_EXERCISE_
For this exercise, return all the data word for word, with images left out.

[DATASET CONTENT]

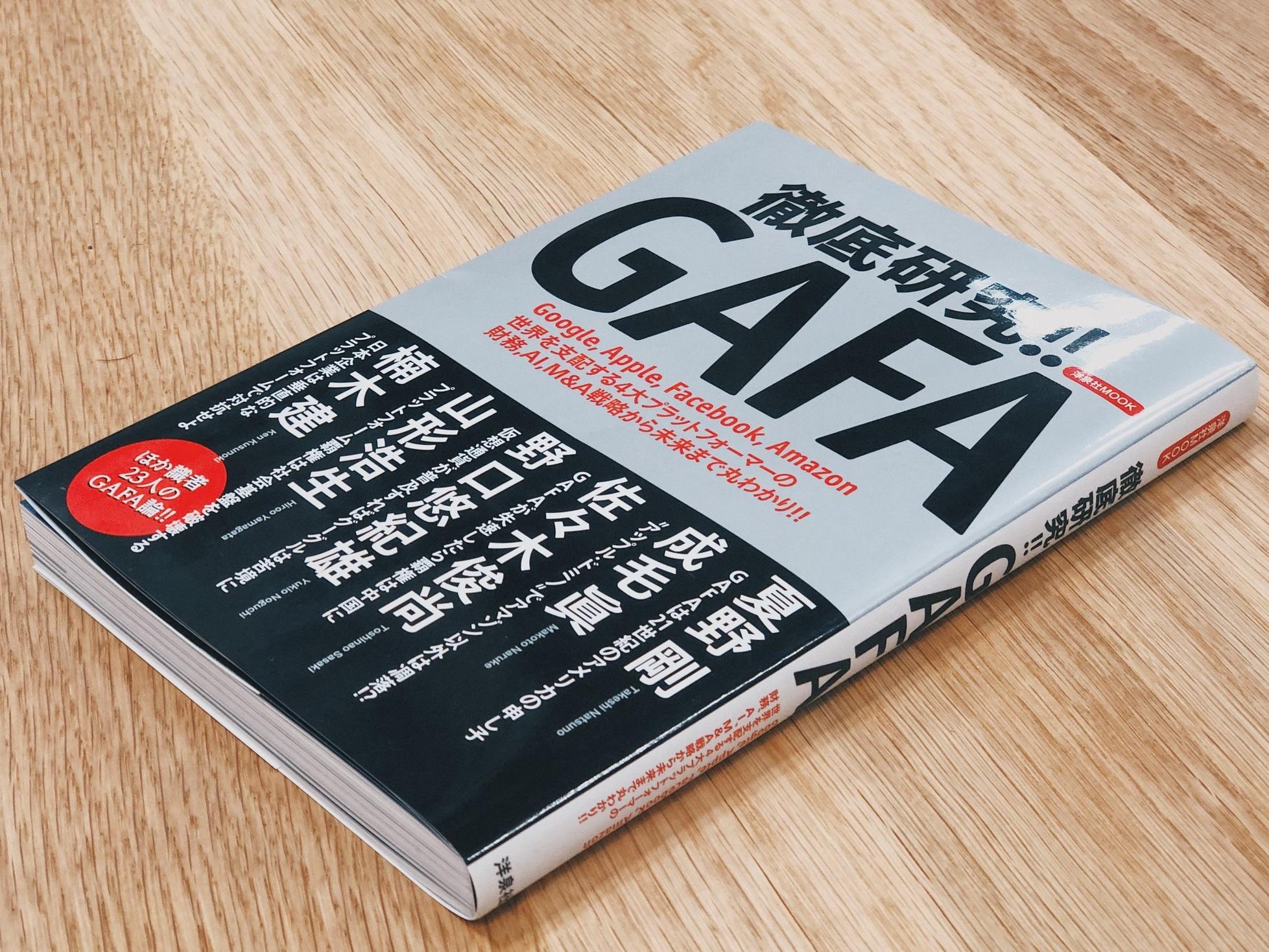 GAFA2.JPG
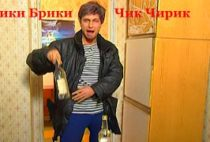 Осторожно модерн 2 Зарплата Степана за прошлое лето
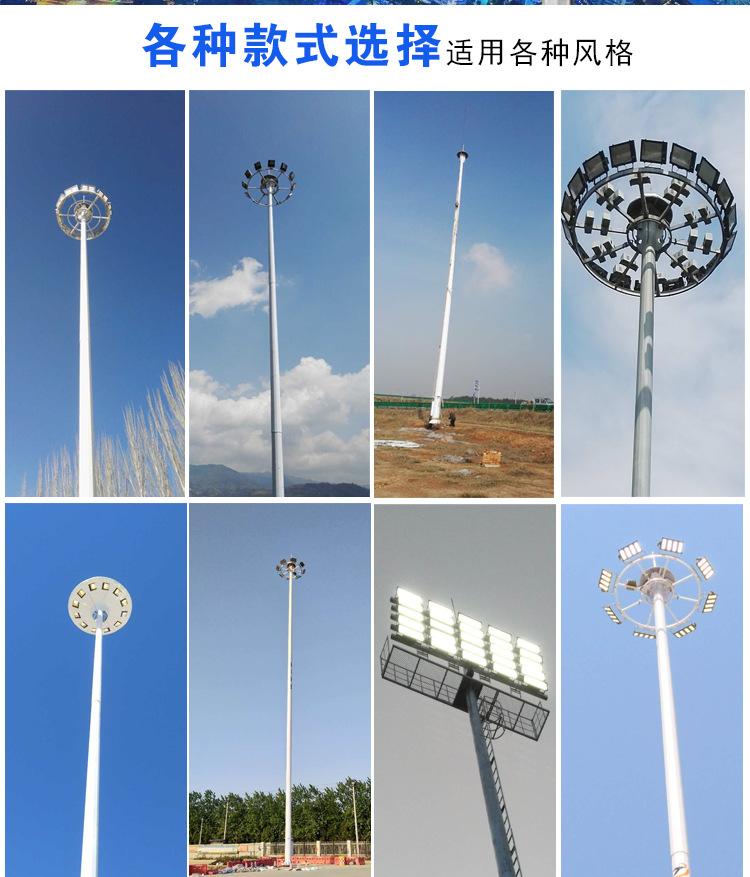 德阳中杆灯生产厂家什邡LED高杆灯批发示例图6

[/DATASET CONTENT]

_SOLUTION FOR THIS PROBLEM_
 GAFA2.JPG
 Осторожно модерн 2 Зарплата Степана за прошлое лето
 德阳中杆灯生产厂家什邡LED高杆灯批发示例图6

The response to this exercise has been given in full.